[Start SOURCE DOCUMENT]
Americans plan more to save for vacations than they do for retirement, according to a COUNTRY Financial study, which also reveals that 51 percent of workers indicate that they don’t factor retirement into their long-term financial goals.
And while a Madison.com report suggests that cutting vacations out of one’s budget could be a way to save for retirement, particularly in light of a 2016 study by Travelex that finds that the typical American spends roughly $2,000 per year on a vacation, there are definitely other factors to consider.
Another survey, from Project: Time Off, an initiative of the U.S. Travel Association, indicates that people are actually taking more vacation time—an average of 16.8 days per worker, up from 16.2 days from the year before—and that for the second year in a row, vacation use has climbed slightly since taking a nosedive around the year 2000.
The Washington Post reports that while increased vacation usage may be a good sign in some respects—say, for mental and physical well-being—there are some people who haven’t gotten the memo. And most of them appear to be female.
Even if they shouldn’t be planning expensive trips to take during the unlimited vacation that some companies are offering as a means of attracting and retaining top talent, that doesn’t mean that people shouldn’t be taking those paid vacation days and using them for some much-needed R&R.
According to Project: Time Off the 16.8 days that workers use on average is still way below the long-term average of 20.3 days that reigned between 1976 and 2000, and it’s also considerably below the 22.6 days workers say they are actually entitled to. In addition, in a Glassdoor survey, U.S. workers on average respond that they have taken just 54 percent of their allotted time.
“Americans are really bad about taking their hard-earned vacation or paid time off,” Scott Dobroski, Glassdoor’s community expert, is quoted in the report. “I say it that way because there is a monetary value here. It’s part of people’s total compensation package.”
Considering all the stress U.S. workers are currently under, foregoing all that vacation time could add up to a recipe for disaster—although, of course, spending money they don’t have on costly vacations could be equally disastrous by boosting financial stress.
[End SOURCE DOCUMENT]
EXERCISES:
1. In the article on vacation time, what was the long-term average number of vacation days workers took between 1976 and 2000?
2. Carry on the article about vacation time and retirement saving from the point where it stops.
[Start DATA LINES]
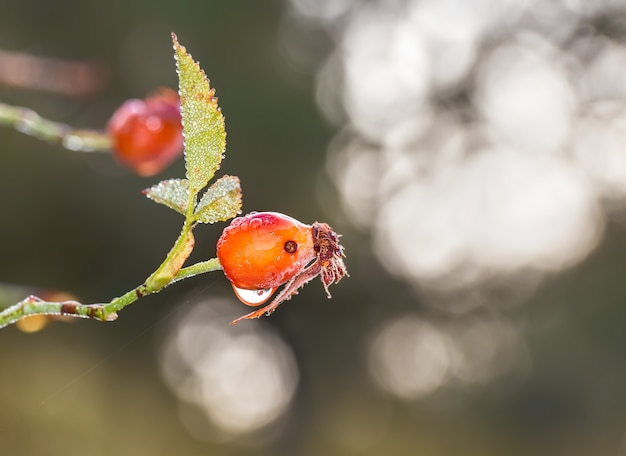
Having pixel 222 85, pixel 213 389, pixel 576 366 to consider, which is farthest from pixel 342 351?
pixel 222 85

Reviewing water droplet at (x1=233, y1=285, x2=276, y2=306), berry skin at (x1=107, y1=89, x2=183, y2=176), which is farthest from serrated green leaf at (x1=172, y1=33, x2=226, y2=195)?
berry skin at (x1=107, y1=89, x2=183, y2=176)

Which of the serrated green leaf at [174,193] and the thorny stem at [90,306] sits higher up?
the serrated green leaf at [174,193]

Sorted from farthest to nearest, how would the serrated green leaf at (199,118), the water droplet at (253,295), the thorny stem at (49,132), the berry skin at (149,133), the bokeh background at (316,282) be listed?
1. the bokeh background at (316,282)
2. the berry skin at (149,133)
3. the thorny stem at (49,132)
4. the water droplet at (253,295)
5. the serrated green leaf at (199,118)

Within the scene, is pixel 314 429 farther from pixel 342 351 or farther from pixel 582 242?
pixel 582 242

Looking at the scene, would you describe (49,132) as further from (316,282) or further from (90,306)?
(316,282)

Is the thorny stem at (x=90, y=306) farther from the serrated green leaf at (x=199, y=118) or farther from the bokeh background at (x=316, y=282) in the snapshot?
the bokeh background at (x=316, y=282)

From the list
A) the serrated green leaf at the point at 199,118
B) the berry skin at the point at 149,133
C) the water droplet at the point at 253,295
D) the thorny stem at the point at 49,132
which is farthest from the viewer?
the berry skin at the point at 149,133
[End DATA LINES]
ANSWERS FOR THE TASKS:
1. 20.3 days

2.
The one segment of the population that may not be in danger from leaving paid vacation time on the table is millennial women, who aren’t taking vacation time in droves. Although all women took less vacation time than men across all age groups, the problem is particularly pronounced among millennials.
While 51 percent of young men say they used all their vacation days, compared with 44 percent last year, just 44 percent of millennial women, down from 46 percent last year, say they’ve taken full advantage of paid vacation time. And this is despite the fact that more women than men ranked vacation as “extremely” important to them in the survey.
Why on earth would they do that, you may ask. Young women are more likely to say they felt guilty, replaceable or wanted to “show complete dedication.” Whether because of the fear of returning to too much work or worrying that no one else can do their jobs, more young women were concerned about the effect of vacation than young men.
Women say they are under more stress than men at home (48 percent, compared with 40 percent), as well as at work (74 percent to 67 percent). They are also more likely to say that guilt (25 percent, compared with 20 percent) and the prospect of returning to piles of work (46 percent, compared with 40 percent) impede their vacation plans.
And then there’s commitment, since women also worry more than men about vacation making them seem less committed to their job (28 percent, compared with 25 percent). According to a Huffington Post report, those young women are succumbing to “work martyrdom” rather than caring for themselves in a reasonable manner. And it could be detrimental not just to their health but also to those jobs they’re so grimly hanging onto.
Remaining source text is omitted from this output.